Work instructions:
1. List every option the writer of the travel entry considers after fearing a seat next to the coughing man on the flight.
2. Write the next part of the travel entry, picking up after its final sentence.

Passage to read:
I left Virginia this morning. I was frustrated with this conference. There was very little traffic and the days were long. The bright side was I met a fellow co-worker and she was really nice. I hope we work together again someday.
The Roanoke airport was a breeze. No line at TSA. Through in less than 3 minutes.
I logged in to try and catch up on some work. I have nothing better to do and my hospitals need people yesterday.
Some guy was coughing his brains out. It set me off. I relocated to a different and less contaminated area with little people. Doesn’t this guy gravitate into my area. Packed up again.
I don’t like him showering me with his illness. It wasn’t a heart disease or asthma/COPD cough. It was a wet, I am sick cough with sneezing, sniffling and cascading germs all over every surface kind of cough. He also was coughing into his hand….then touching things. I need a bubble ASAP!
I started to panic that I would be sitting next to this guy on my flight. What are my options? Seeing if I can switch seats, switch flights or deal with it and get a hotel for the next 4 days to see how it plays out to keep Ethan safe.

Dataset records:

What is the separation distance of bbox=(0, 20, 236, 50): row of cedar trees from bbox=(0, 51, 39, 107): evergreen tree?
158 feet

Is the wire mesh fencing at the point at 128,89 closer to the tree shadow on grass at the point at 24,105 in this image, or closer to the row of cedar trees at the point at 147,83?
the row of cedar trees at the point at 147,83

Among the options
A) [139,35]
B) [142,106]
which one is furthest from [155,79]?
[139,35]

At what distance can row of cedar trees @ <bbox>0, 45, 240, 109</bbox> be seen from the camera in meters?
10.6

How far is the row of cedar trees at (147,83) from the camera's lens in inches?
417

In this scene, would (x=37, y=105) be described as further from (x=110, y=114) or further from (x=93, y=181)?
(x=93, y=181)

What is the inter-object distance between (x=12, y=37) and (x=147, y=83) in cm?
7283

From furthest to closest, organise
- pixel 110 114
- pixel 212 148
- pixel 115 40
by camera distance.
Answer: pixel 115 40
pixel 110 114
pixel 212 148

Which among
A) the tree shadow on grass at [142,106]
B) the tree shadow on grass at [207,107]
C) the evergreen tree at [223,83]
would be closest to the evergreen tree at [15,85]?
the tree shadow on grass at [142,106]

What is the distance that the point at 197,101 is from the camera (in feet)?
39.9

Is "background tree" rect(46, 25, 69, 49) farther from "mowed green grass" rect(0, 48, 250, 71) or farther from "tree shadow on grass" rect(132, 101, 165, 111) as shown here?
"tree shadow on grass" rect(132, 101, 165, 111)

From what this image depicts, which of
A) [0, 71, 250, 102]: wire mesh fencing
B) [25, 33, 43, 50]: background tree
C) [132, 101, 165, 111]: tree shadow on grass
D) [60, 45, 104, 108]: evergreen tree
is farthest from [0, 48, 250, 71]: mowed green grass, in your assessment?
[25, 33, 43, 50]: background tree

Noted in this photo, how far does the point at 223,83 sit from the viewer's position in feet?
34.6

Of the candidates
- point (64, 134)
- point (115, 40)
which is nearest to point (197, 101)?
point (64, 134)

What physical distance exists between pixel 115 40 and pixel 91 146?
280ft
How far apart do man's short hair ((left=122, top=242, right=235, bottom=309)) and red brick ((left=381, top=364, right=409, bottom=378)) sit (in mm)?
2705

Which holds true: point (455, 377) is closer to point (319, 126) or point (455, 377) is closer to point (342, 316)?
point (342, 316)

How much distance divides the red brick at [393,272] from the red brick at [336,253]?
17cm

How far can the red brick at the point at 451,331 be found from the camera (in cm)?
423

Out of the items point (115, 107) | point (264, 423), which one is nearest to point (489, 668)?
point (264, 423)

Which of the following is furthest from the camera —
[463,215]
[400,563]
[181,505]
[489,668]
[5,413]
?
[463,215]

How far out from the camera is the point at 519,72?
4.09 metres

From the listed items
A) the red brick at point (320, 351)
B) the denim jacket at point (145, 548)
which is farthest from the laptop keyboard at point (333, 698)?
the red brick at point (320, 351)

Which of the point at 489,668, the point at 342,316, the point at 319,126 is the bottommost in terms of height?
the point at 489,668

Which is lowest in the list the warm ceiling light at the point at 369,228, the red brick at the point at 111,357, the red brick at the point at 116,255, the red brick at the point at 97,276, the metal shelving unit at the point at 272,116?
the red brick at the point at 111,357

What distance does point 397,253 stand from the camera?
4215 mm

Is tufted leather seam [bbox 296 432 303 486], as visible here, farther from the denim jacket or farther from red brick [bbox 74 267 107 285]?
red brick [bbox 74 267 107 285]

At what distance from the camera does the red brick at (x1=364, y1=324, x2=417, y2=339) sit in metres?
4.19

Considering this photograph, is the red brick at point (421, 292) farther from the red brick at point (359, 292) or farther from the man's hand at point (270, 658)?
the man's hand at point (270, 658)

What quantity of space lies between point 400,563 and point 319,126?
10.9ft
--
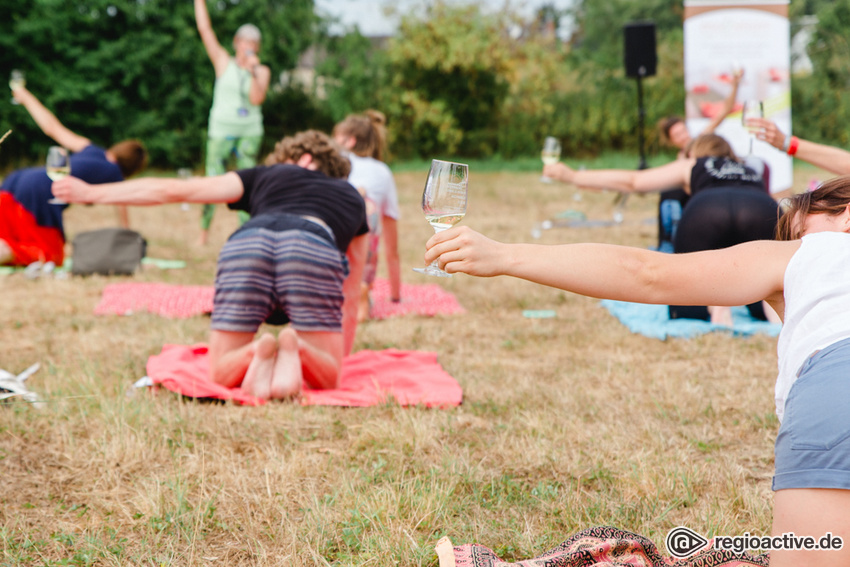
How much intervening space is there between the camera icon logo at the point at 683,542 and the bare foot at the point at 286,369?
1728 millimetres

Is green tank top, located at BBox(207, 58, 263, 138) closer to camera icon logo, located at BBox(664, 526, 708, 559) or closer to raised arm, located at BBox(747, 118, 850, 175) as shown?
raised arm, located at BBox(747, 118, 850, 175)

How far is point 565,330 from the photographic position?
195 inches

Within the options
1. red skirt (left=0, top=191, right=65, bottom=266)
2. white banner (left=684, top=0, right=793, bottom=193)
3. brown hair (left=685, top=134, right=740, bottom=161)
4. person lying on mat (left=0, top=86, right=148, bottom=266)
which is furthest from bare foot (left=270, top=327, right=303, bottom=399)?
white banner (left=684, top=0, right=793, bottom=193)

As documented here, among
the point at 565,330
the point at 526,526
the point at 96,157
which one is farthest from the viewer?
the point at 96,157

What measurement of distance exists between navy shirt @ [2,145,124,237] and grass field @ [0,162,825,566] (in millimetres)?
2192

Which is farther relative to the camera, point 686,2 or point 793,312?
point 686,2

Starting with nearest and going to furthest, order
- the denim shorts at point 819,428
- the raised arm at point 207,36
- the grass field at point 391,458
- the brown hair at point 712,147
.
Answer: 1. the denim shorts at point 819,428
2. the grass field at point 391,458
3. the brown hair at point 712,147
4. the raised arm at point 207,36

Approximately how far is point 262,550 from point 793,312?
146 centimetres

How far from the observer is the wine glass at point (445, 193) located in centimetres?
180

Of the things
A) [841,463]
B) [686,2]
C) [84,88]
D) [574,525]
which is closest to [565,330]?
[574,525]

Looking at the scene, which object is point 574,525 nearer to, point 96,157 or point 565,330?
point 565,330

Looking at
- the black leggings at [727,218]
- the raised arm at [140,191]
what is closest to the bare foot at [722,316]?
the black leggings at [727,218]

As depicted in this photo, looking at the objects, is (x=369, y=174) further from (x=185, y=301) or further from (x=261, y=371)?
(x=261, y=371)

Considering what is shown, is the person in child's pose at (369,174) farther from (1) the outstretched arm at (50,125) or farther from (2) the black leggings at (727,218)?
...
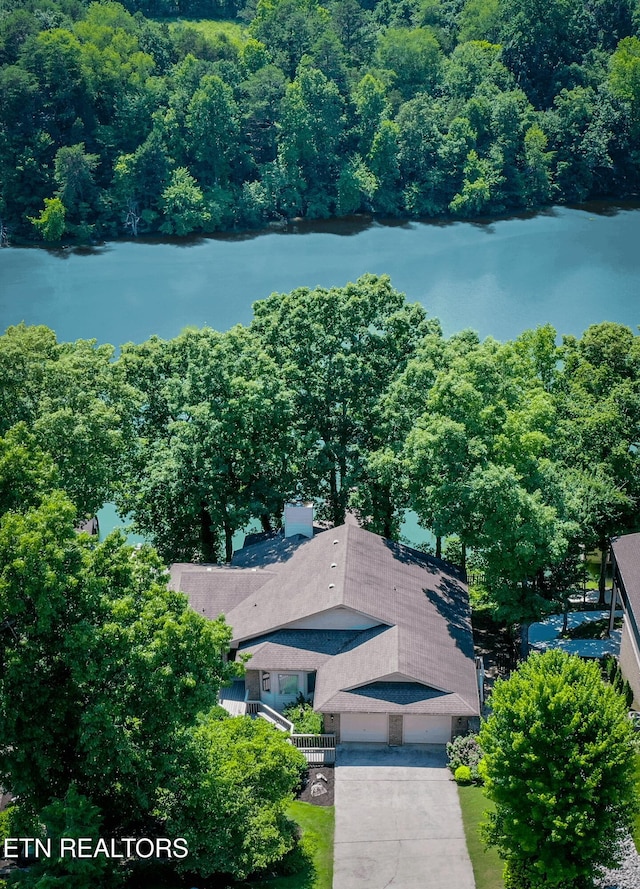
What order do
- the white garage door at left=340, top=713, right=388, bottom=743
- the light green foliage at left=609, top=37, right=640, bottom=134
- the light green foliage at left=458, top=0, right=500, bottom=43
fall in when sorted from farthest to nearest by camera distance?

Replies:
1.
- Switch seats
- Switch flights
- Deal with it and get a hotel for the next 4 days to see how it plays out

2.
I definitely carry a deep and nasty scar from our Covid experience dealing with fear of if Ethan got sick, he could have died. No pressure. I worked very hard to keep him healthy pre transplant.
Traveling really brings out the anxiety. I know people can’t help it. I know it is my issue to work through. Some days I feel like I have more issues than a magazine. Ha!
I also made the decision (which I have the right to change when I receive my next work assignment) that I don’t want to fly anymore unless I am going someplace that is warm, that has margaritas and I don’t have to work. It seems like a simple formula for success!
I got home and Paul finally has taken down the Christmas tree. Yep. We are THOSE people.
The dogs were so happy to see me (or was I happy to see them?).
The sandwich I had at the airport was not sitting well. So I laid down and regretted my earlier choices for the evening.